When those same licensing boards fail to properly discipline errant professionals, we are outraged, like with the collapse of the California medical board. As I’ve discussed here before, data from the National Practitioner Data Bank report and state medical malpractice funds shows that a small number of incompetent doctors cause a disproportionate amount of damage. Just five percent of physicians are responsible for almost a third of all malpractice payments; if licensing boards were better at finding these bad doctors and either compelling them to shape up or suspending them from practice entirely, we would all be better off.
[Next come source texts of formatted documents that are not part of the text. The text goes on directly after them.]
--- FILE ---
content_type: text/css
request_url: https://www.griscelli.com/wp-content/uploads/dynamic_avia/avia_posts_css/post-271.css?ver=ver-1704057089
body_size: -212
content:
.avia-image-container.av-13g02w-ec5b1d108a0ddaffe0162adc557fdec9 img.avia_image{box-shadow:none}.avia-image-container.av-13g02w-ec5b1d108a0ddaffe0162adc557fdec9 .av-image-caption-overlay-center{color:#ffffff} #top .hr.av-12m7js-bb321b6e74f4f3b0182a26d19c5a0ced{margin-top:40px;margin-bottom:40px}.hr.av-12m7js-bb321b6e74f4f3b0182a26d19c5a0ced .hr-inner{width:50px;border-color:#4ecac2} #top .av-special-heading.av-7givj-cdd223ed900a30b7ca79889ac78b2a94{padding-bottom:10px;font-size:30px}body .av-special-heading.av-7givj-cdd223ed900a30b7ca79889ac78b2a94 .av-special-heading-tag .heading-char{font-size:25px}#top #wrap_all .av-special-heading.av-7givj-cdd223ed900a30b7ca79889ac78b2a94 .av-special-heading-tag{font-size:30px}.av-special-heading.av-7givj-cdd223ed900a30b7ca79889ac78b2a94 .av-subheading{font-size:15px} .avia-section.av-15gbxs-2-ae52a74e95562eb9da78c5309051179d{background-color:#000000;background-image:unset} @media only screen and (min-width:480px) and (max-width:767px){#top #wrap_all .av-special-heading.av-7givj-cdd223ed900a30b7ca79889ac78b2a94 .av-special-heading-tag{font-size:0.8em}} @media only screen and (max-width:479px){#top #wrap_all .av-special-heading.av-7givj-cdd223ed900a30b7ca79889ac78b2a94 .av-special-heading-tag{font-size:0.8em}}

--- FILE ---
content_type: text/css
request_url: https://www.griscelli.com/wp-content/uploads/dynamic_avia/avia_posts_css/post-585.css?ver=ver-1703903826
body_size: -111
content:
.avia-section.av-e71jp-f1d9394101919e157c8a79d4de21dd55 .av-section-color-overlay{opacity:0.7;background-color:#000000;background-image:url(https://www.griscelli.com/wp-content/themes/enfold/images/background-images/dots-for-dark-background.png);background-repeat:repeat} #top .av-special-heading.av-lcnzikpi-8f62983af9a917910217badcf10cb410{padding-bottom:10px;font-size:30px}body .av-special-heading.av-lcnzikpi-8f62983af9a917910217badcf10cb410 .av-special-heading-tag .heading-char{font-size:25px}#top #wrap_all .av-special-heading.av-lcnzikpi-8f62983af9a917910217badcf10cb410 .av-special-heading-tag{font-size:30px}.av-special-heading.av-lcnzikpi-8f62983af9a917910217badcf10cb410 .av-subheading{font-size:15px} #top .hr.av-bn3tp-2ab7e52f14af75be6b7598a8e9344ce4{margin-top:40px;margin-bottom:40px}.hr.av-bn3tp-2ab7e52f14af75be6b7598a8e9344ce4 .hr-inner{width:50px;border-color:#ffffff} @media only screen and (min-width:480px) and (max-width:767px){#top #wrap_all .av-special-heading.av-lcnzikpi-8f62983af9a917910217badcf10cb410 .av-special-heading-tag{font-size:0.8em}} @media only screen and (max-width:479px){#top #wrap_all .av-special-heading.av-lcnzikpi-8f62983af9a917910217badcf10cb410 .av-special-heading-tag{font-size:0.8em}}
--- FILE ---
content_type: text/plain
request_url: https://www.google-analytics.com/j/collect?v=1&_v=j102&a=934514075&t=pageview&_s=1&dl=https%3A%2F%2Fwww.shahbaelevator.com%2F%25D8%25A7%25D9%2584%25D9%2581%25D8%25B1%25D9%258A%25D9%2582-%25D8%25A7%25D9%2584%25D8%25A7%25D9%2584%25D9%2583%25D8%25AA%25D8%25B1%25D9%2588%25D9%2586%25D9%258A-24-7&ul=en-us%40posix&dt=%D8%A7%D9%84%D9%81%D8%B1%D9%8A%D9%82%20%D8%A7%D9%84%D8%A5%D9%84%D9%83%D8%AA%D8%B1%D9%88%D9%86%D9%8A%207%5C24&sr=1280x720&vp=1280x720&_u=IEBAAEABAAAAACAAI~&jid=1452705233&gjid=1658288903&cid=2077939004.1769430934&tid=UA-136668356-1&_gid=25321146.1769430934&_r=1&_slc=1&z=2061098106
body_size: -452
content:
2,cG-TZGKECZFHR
I imagine the same is true of lawyers. I’m unaware of any instance in which a disciplinary board sanctioned a lawyer or doctor for a mere technological innovation; in most instances, the lawyer or doctor didn’t just bend arbitrary rules meant to protect the trade guild, but in fact endangered their clients or patients. In contrast, there are a handful of lawyers who routinely violate ethical norms without penalty. If anything, the licensing boards are too permissive, not too restrictive.
Just like how I’ve criticized other bloggers in the past for drawing ethical concerns in terms of “old versus young,” I disagree with Rodgers that the current ethics rules need “redefining” — consider the ease with which the Arizona bar closed her case after she explained her practice. Experience can help form and refine a lawyer’s ethical judgment, but ethics isn’t a generational matter: Rodgers apparently closely studied the Arizona, New York, and New Jersey rules to ensure compliance with each. (It would be better, but not necessary, to obtain an outside opinion.) That’s all the law requires.
In short, if a professional utilizes a ‘disruptive technology’ or ‘disruptive innovation’ to build their practice — whether a virtual law office across the country or house calls scheduled online — they should expect some scrutiny both from the licensing board and from the community. That’s appropriate.
On the whole, though, it seems our current professional governance models are more than capable of accepting and understanding these novel business methods. Young lawyers need to exercise caution when choosing a non-traditional business model, but they need not give up the idea entirely.